Study text section start
CLIR Tips

In this repository are some files from a study on how to support cross-language recommendations for an existing research paper recommender system.

We focused on German, English and Spanish.

Unpublished paper available as pdf file in home folder of repository.

This was a project carried out in the University of Magdeburg Oct 2014-Feb 2015

Apart from surveying some available alternatives for implementing cross-language information retrieval, the aim of this project was to allow the comparison of different approaches to the cross-language support:

Latent Semantic Analysis (based on user provided cross-language training data + a controlled vocabulary approach during indexing)
Traditional per-language indexing (with Lucene) and automated query translation (using one of several systems: Apertium, Google Translate API and Moses), further improved by:
- User mediated query refinement
- Translation post-processing: Query expansion, by adding synonyms found in ontologies (after tagging with Stanfords PoS tagger) was tested. In the end only support for using MultiWordNet over its English resources was included. For Spanish, MultiWordNet could be also used, and GermaNet (http://www.sfs.uni-tuebingen.de/GermaNet/) for the German language (this requires an agreement with the author's).
- Additional improvements at the point when results from different indexes are merged (i.e. boosting scores of hits in under-represented languages).
- Other pre-processing improvements.

Additional notes:

At this stage our system represents a simple framework that could be used as a starting-point for comparing cross-language services happening at different processing stages, and their contribution to the end results.
Sense disambiguation for the query expansion was not supported (most common sense is chosen so far), but it could be added. Some recognition for searching phrases as opposed to words could also be a useful improvement to our approach.
Code for PoS tagging German and Spanish is included but not used.

Code structure:

Overall the provided library consists of the following packages:

Control package: Classes that encapsuate the Business logic:

Main class, that starts the GUI or allows a console run.
Study text section end
Recorded data section start
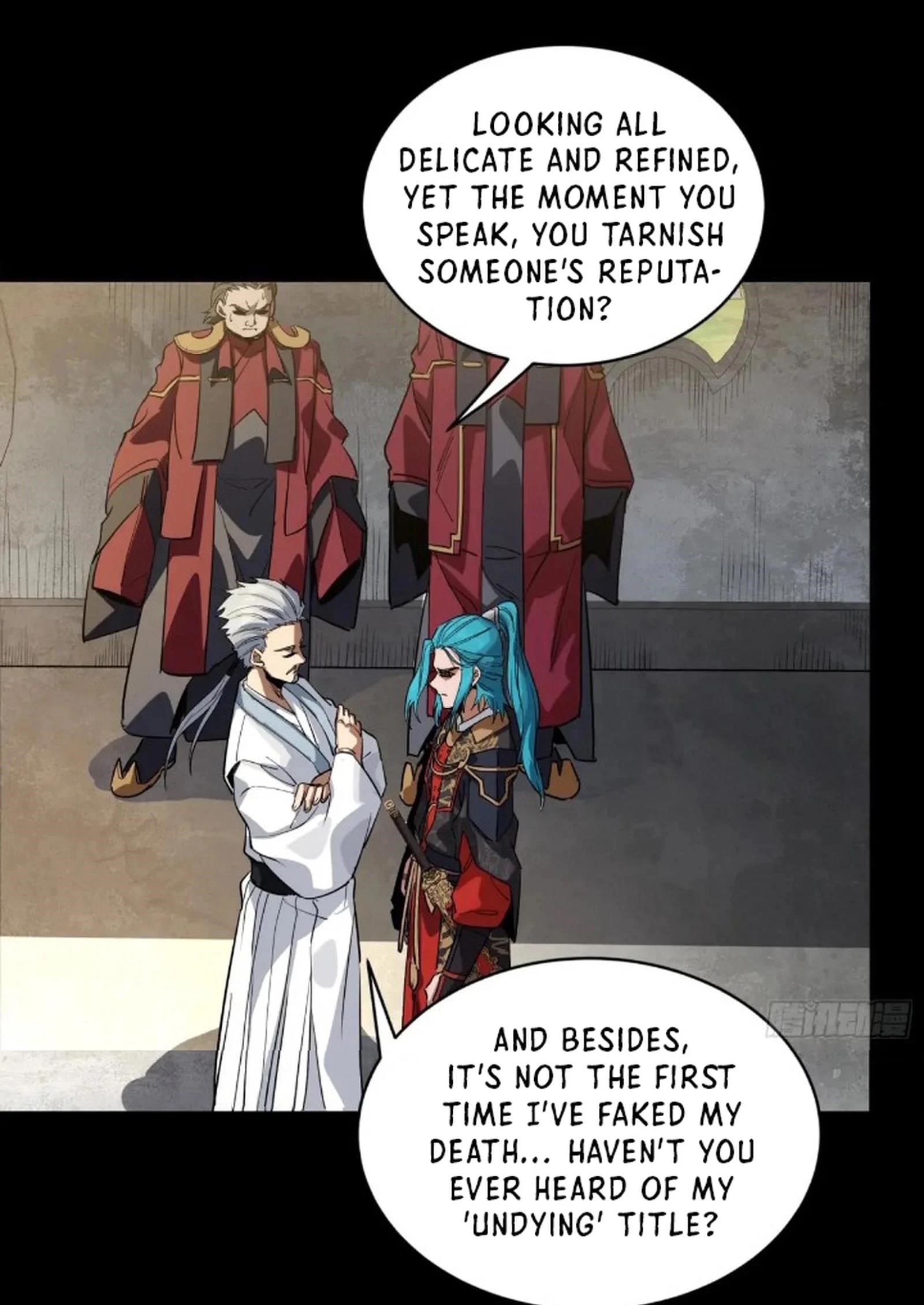 Legend Of Star General — Chapter 236 — page 20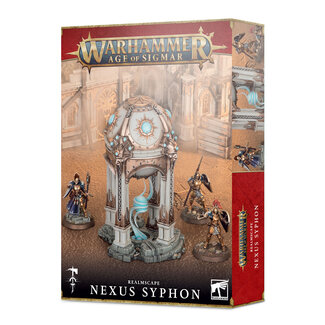 Games Workshop Warhammer Age of Sigmar: Nexus Syphon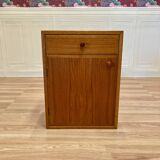 Rangement mural scandinave, 1960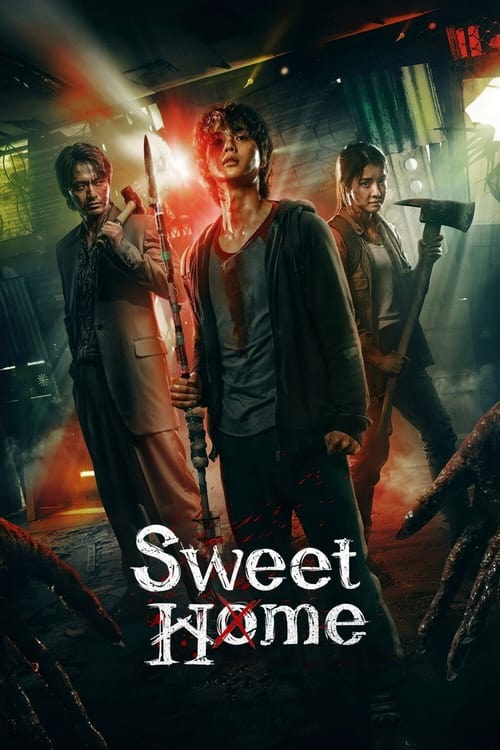 Poster Sweet Home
Recorded data section end
▶ **Prompt 1**:
Translate this sentence from the text on cross-language recommendations into German: "Code for PoS tagging German and Spanish is included but not used."
▶ **Prompt 2**:
Answer these questions from the text on cross-language recommendations:
(a) At which university was the project carried out?
(b) Which systems could be used for automated query translation?
(c) Which sense is chosen so far for query expansion?

▶ **Exercise answer 1**:
Code für das PoS-Tagging von Deutsch und Spanisch ist enthalten, wird aber nicht verwendet.

▶ **Exercise answer 2**:
(a) The University of Magdeburg.
(b) Apertium, Google Translate API and Moses.
(c) The most common sense.